I set Milo down inside my room, letting him sniff around while Jenny hovered at my shoulder like a proud parent on the first day of school. He padded cautiously across the rug, ears twitching, eyes bright but wary—still half-wild, still testing this new place.

I crouched low, catching his gaze, and let the red bleed faintly into my irises. Not a threat, just a signal, a thread of silent communication between us. You're safe. This is your den now.

Milo's tense body loosened almost instantly. He exhaled, circled once near the far corner, and flopped down as though he had already claimed the spot for himself.

Jenny's jaw dropped. "How did you do that? He's… he's actually listening to you. Like a perfectly trained dog."

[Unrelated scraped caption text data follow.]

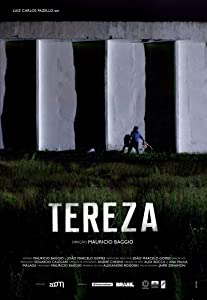 Download the Tereza full movie tamil dubbed in torrent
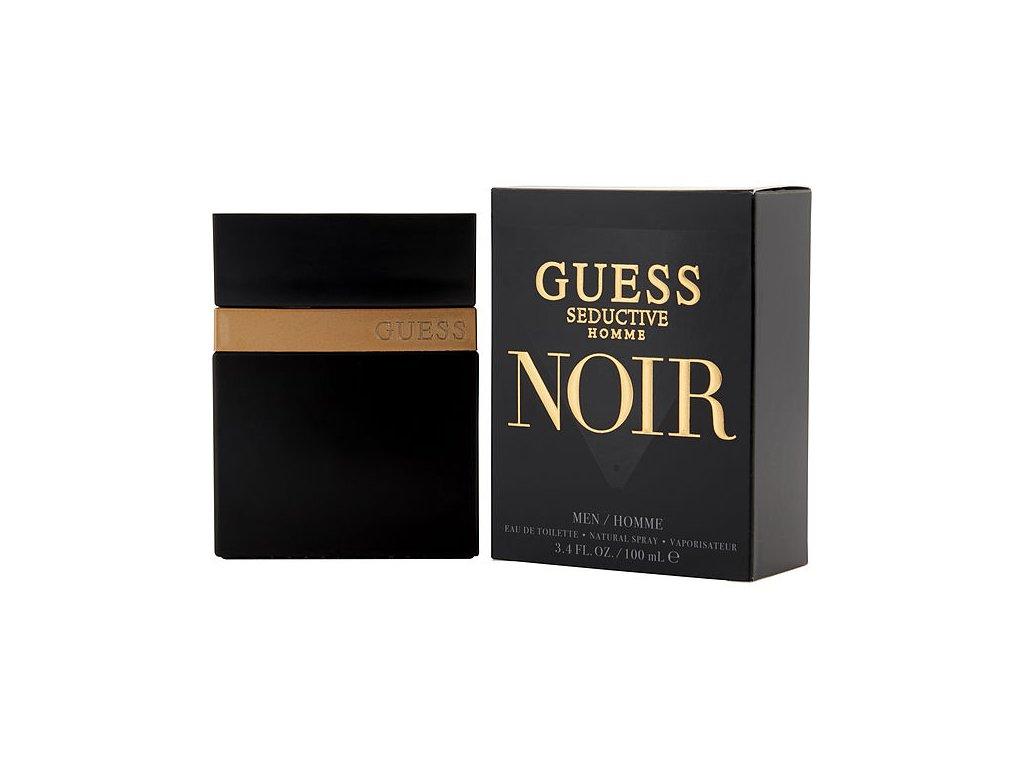 Guess Seductive Noir - toaletní voda
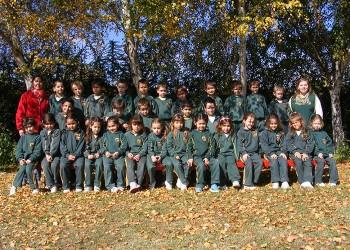 Kinder 2014
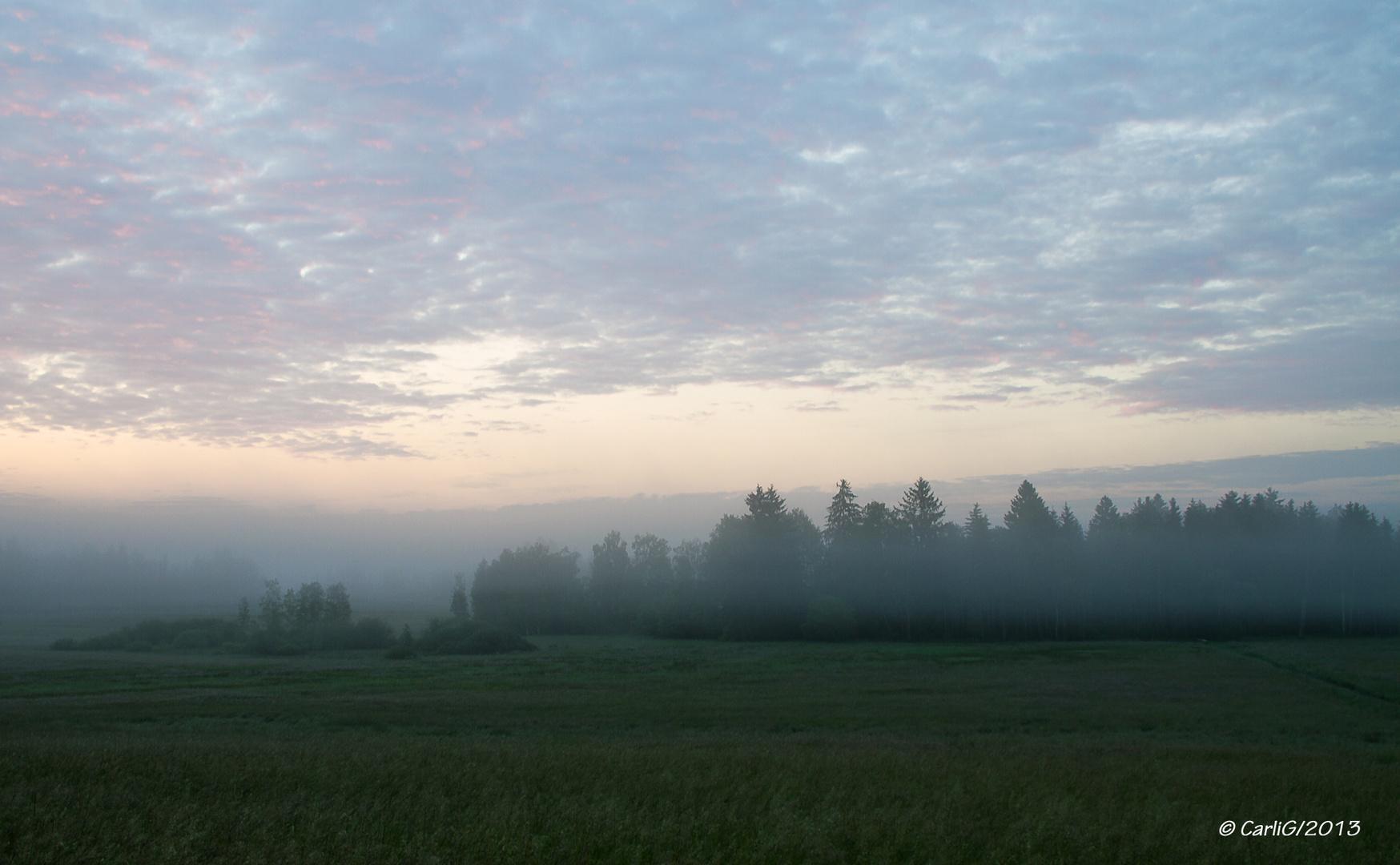 Noch vor Sonnenaufgang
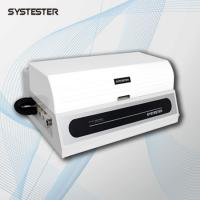 Quality SYSTESTER of Gas Permeability Tester wholesale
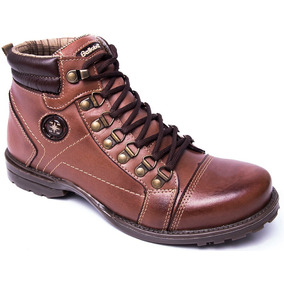 6c5556968f2 Coturno Masculino 100% Couro Belloboy Locker Adventure Preto
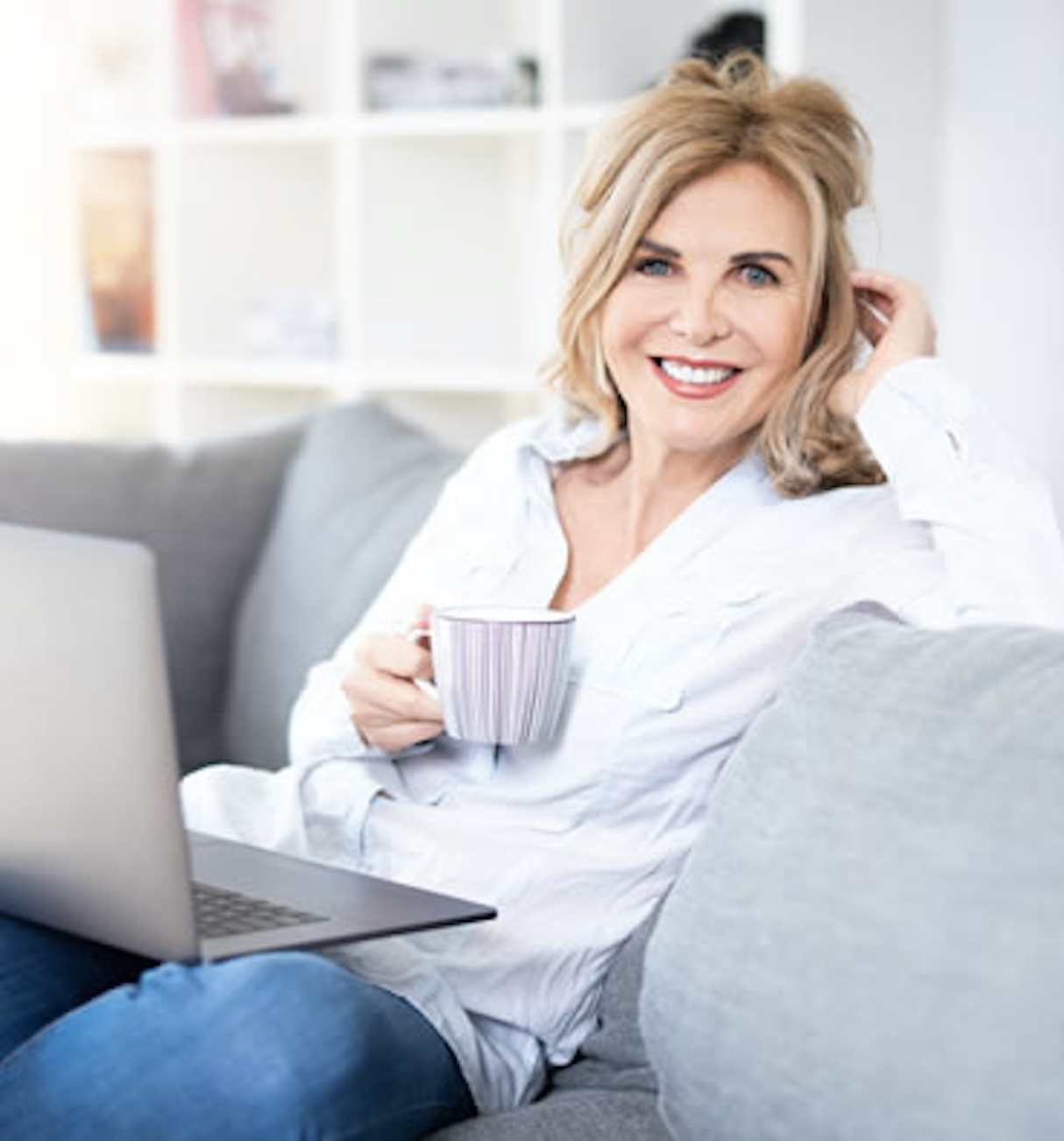 Menopause Online Session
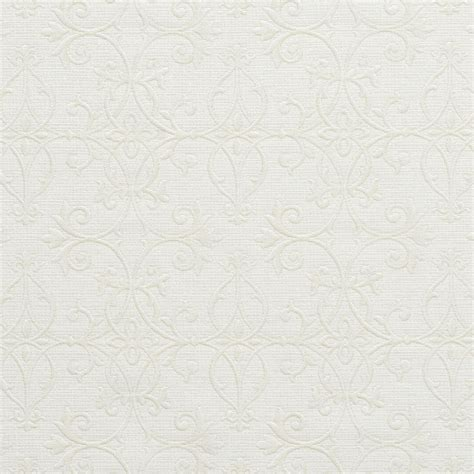 darling trellis rose discount designer fabric fabric com beige vine trellis upholstery fabric by the yard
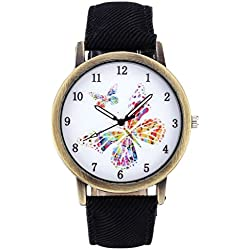 JSDDE Unisex Retro Bronze Case Colorful Butterfly Dial Black Canvas Veins PU Leather Band Watch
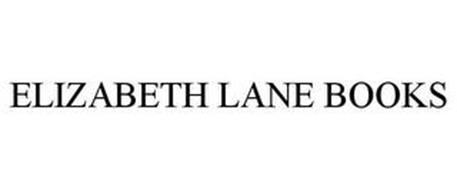 ELIZABETH LANE BOOKS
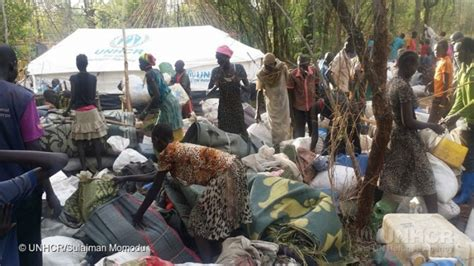 unhcr south sudan employment ethiopia unhcr deplores violence in gambella applauds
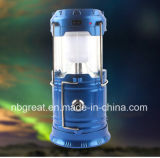 2017 Rechargeable LED Camping Lantern Emergency Solar Lantern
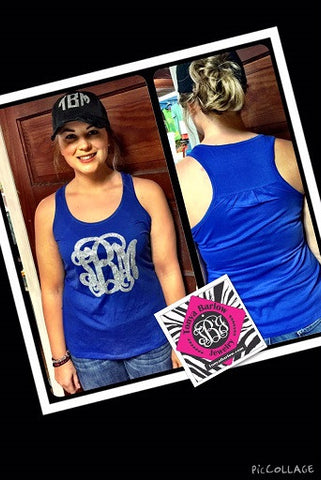 "Racerback Tank Top with 8"" Front Monogram"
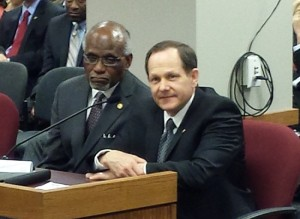 St. Louis County Executive Charlie Dooley (left) and St. Louis Mayor Francis Slay were among those that testified to two legislative committees in support of Boeing incentives.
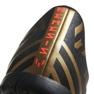 Buty piłkarskie adidas Nemeziz Messi Tango 17.4 Tf Jr CP9217 czarne 1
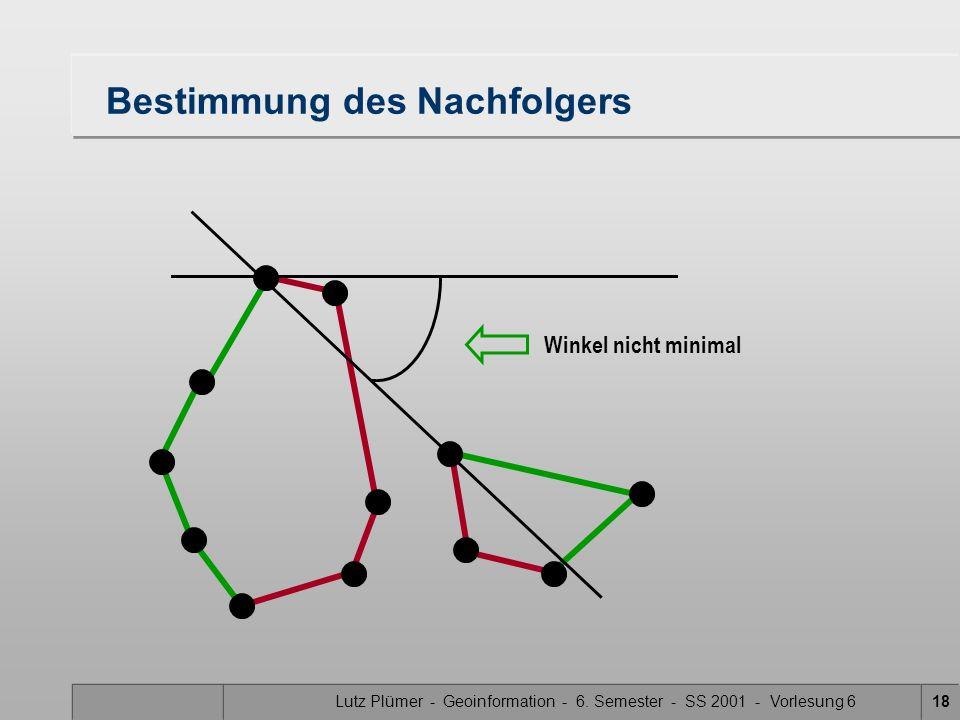 Lutz Plümer - Geoinformation - 6. Semester - SS 2001 - Vorlesung 617 Tangente
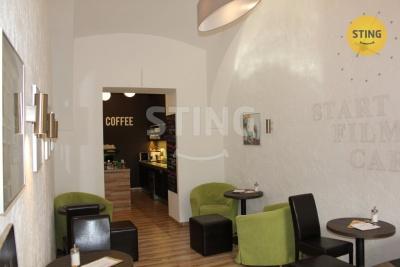 Restaurace, Bystřice nad Pernštejnem - fotografie č. 1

"He is smart," I murmured, scratching behind Milo's ears. He thumped his tail once in response. "He just seems to understands me."

Jenny narrowed her eyes like I'd just cheated on some unwritten rule of bonding. "Unfair. I've been trying for weeks and he still runs from me if I sneeze."

I smirked. "Maybe you should work on your sneezing."

She swatted my arm, but I stood and motioned for one of the house staff to bring up two bowls. A moment later, I had them filled—water in one, food in the other. But before I slid the food over, I knelt again and held the pill in my palm under Milo's nose.

He sniffed it, wrinkled his muzzle, and gave a low huff that was basically a no thanks.

I met his eyes and gave a slow, deliberate nod.

He hesitated, then opened his mouth and took the pill without another sound, as though my approval was the only condition he needed.

Jenny's eyes nearly popped out of her head. "You're kidding me. He just—ate it. He never eats directly from my hands, and he just… listens to you?"

I didn't answer, just slid the food bowl to Milo. He dug in immediately, eating like he hadn't seen a proper meal in weeks. Jenny crouched down beside him, watching with wide-eyed wonder as if the sight of him eating was the greatest thing she'd ever witnessed.

My phone buzzed. I pulled it out and glanced at the screen.

Isaac: Need to talk. Can you meet me?

I locked the phone, slid it back into my pocket, and stood. "I've got to head out for a bit," I told Jenny. "If Susan asks, tell her I'll be back before dinner. And don't stay here too long—he needs rest after today."

Jenny pouted but nodded, already stroking Milo's fur. "Fine. But don't be surprised if he likes me better by the time you get back."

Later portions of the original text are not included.